• _Problem to work on_
Return every line of the data exactly as it appears.

### Dataset content

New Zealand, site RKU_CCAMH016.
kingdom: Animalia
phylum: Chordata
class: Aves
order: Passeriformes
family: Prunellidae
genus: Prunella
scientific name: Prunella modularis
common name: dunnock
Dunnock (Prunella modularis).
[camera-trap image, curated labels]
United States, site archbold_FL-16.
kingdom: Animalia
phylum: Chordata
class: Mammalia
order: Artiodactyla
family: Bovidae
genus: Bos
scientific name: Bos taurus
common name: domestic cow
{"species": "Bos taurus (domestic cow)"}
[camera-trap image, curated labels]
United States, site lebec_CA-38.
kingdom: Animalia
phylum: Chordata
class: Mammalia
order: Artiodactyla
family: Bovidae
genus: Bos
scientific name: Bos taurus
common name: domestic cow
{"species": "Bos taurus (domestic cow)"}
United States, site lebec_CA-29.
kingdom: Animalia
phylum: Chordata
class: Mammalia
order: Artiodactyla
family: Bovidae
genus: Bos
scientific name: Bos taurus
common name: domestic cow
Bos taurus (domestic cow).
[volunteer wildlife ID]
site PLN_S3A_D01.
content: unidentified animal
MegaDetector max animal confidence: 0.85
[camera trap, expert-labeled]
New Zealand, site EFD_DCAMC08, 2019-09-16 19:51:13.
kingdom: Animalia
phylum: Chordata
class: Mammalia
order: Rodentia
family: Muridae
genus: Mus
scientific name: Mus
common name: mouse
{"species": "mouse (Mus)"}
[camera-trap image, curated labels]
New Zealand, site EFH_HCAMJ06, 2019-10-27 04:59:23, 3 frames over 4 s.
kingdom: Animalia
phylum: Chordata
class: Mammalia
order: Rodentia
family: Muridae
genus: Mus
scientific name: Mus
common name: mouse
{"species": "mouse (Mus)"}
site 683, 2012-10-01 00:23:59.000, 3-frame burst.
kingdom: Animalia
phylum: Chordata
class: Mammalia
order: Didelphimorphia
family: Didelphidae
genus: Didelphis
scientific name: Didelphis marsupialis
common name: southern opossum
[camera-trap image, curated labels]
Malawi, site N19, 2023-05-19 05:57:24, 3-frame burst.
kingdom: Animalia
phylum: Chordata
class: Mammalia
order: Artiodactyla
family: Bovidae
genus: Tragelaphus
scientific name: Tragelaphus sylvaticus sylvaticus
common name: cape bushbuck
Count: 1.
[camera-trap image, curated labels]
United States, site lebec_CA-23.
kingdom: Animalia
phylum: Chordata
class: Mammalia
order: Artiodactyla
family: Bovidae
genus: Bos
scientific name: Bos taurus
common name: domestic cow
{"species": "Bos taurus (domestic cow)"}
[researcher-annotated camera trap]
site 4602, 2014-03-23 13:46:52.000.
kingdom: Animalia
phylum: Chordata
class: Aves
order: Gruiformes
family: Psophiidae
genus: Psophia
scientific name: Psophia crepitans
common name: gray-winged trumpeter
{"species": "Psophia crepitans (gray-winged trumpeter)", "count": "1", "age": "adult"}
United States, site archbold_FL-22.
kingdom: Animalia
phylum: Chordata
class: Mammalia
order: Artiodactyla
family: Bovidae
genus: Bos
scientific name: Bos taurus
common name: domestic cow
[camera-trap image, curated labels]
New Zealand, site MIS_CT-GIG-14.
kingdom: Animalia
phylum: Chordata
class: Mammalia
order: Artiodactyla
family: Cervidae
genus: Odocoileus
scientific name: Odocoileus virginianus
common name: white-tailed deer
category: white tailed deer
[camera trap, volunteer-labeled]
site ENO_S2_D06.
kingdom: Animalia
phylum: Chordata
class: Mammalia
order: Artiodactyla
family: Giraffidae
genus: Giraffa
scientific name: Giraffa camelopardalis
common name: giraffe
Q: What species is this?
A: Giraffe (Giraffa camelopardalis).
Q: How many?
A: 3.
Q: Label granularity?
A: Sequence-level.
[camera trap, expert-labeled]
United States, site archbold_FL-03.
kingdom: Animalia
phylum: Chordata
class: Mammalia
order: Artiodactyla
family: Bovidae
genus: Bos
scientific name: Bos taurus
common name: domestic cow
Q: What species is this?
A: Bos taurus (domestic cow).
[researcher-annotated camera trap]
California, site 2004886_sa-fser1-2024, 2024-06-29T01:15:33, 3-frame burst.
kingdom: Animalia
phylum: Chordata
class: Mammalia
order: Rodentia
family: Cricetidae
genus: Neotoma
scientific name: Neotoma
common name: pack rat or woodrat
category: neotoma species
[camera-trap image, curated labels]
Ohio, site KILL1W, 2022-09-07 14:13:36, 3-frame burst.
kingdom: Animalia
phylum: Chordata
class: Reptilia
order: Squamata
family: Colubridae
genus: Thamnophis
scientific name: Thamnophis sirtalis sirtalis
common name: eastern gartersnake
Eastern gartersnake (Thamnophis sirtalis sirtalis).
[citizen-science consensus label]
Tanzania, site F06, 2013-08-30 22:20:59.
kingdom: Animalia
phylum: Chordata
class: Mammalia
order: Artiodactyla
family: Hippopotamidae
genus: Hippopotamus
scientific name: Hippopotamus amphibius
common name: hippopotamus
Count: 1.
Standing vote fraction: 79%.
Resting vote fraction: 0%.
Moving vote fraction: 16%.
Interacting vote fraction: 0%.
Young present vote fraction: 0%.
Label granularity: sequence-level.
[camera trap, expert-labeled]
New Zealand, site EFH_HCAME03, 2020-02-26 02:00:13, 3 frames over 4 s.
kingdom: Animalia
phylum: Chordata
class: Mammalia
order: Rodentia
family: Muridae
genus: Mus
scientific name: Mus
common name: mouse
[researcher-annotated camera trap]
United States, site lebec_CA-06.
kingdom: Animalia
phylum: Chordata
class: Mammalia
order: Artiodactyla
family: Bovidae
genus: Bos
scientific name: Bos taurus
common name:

######

• _Result of the exercise_
New Zealand, site RKU_CCAMH016.
kingdom: Animalia
phylum: Chordata
class: Aves
order: Passeriformes
family: Prunellidae
genus: Prunella
scientific name: Prunella modularis
common name: dunnock
Dunnock (Prunella modularis).
[camera-trap image, curated labels]
United States, site archbold_FL-16.
kingdom: Animalia
phylum: Chordata
class: Mammalia
order: Artiodactyla
family: Bovidae
genus: Bos
scientific name: Bos taurus
common name: domestic cow
{"species": "Bos taurus (domestic cow)"}
[camera-trap image, curated labels]
United States, site lebec_CA-38.
kingdom: Animalia
phylum: Chordata
class: Mammalia
order: Artiodactyla
family: Bovidae
genus: Bos
scientific name: Bos taurus
common name: domestic cow
{"species": "Bos taurus (domestic cow)"}
United States, site lebec_CA-29.
kingdom: Animalia
phylum: Chordata
class: Mammalia
order: Artiodactyla
family: Bovidae
genus: Bos
scientific name: Bos taurus
common name: domestic cow
Bos taurus (domestic cow).
[volunteer wildlife ID]
site PLN_S3A_D01.
content: unidentified animal
MegaDetector max animal confidence: 0.85
[camera trap, expert-labeled]
New Zealand, site EFD_DCAMC08, 2019-09-16 19:51:13.
kingdom: Animalia
phylum: Chordata
class: Mammalia
order: Rodentia
family: Muridae
genus: Mus
scientific name: Mus
common name: mouse
{"species": "mouse (Mus)"}
[camera-trap image, curated labels]
New Zealand, site EFH_HCAMJ06, 2019-10-27 04:59:23, 3 frames over 4 s.
kingdom: Animalia
phylum: Chordata
class: Mammalia
order: Rodentia
family: Muridae
genus: Mus
scientific name: Mus
common name: mouse
{"species": "mouse (Mus)"}
site 683, 2012-10-01 00:23:59.000, 3-frame burst.
kingdom: Animalia
phylum: Chordata
class: Mammalia
order: Didelphimorphia
family: Didelphidae
genus: Didelphis
scientific name: Didelphis marsupialis
common name: southern opossum
[camera-trap image, curated labels]
Malawi, site N19, 2023-05-19 05:57:24, 3-frame burst.
kingdom: Animalia
phylum: Chordata
class: Mammalia
order: Artiodactyla
family: Bovidae
genus: Tragelaphus
scientific name: Tragelaphus sylvaticus sylvaticus
common name: cape bushbuck
Count: 1.
[camera-trap image, curated labels]
United States, site lebec_CA-23.
kingdom: Animalia
phylum: Chordata
class: Mammalia
order: Artiodactyla
family: Bovidae
genus: Bos
scientific name: Bos taurus
common name: domestic cow
{"species": "Bos taurus (domestic cow)"}
[researcher-annotated camera trap]
site 4602, 2014-03-23 13:46:52.000.
kingdom: Animalia
phylum: Chordata
class: Aves
order: Gruiformes
family: Psophiidae
genus: Psophia
scientific name: Psophia crepitans
common name: gray-winged trumpeter
{"species": "Psophia crepitans (gray-winged trumpeter)", "count": "1", "age": "adult"}
United States, site archbold_FL-22.
kingdom: Animalia
phylum: Chordata
class: Mammalia
order: Artiodactyla
family: Bovidae
genus: Bos
scientific name: Bos taurus
common name: domestic cow
[camera-trap image, curated labels]
New Zealand, site MIS_CT-GIG-14.
kingdom: Animalia
phylum: Chordata
class: Mammalia
order: Artiodactyla
family: Cervidae
genus: Odocoileus
scientific name: Odocoileus virginianus
common name: white-tailed deer
category: white tailed deer
[camera trap, volunteer-labeled]
site ENO_S2_D06.
kingdom: Animalia
phylum: Chordata
class: Mammalia
order: Artiodactyla
family: Giraffidae
genus: Giraffa
scientific name: Giraffa camelopardalis
common name: giraffe
Q: What species is this?
A: Giraffe (Giraffa camelopardalis).
Q: How many?
A: 3.
Q: Label granularity?
A: Sequence-level.
[camera trap, expert-labeled]
United States, site archbold_FL-03.
kingdom: Animalia
phylum: Chordata
class: Mammalia
order: Artiodactyla
family: Bovidae
genus: Bos
scientific name: Bos taurus
common name: domestic cow
Q: What species is this?
A: Bos taurus (domestic cow).
[researcher-annotated camera trap]
California, site 2004886_sa-fser1-2024, 2024-06-29T01:15:33, 3-frame burst.
kingdom: Animalia
phylum: Chordata
class: Mammalia
order: Rodentia
family: Cricetidae
genus: Neotoma
scientific name: Neotoma
common name: pack rat or woodrat
category: neotoma species
[camera-trap image, curated labels]
Ohio, site KILL1W, 2022-09-07 14:13:36, 3-frame burst.
kingdom: Animalia
phylum: Chordata
class: Reptilia
order: Squamata
family: Colubridae
genus: Thamnophis
scientific name: Thamnophis sirtalis sirtalis
common name: eastern gartersnake
Eastern gartersnake (Thamnophis sirtalis sirtalis).
[citizen-science consensus label]
Tanzania, site F06, 2013-08-30 22:20:59.
kingdom: Animalia
phylum: Chordata
class: Mammalia
order: Artiodactyla
family: Hippopotamidae
genus: Hippopotamus
scientific name: Hippopotamus amphibius
common name: hippopotamus
Count: 1.
Standing vote fraction: 79%.
Resting vote fraction: 0%.
Moving vote fraction: 16%.
Interacting vote fraction: 0%.
Young present vote fraction: 0%.
Label granularity: sequence-level.
[camera trap, expert-labeled]
New Zealand, site EFH_HCAME03, 2020-02-26 02:00:13, 3 frames over 4 s.
kingdom: Animalia
phylum: Chordata
class: Mammalia
order: Rodentia
family: Muridae
genus: Mus
scientific name: Mus
common name: mouse
[researcher-annotated camera trap]
United States, site lebec_CA-06.
kingdom: Animalia
phylum: Chordata
class: Mammalia
order: Artiodactyla
family: Bovidae
genus: Bos
scientific name: Bos taurus
common name:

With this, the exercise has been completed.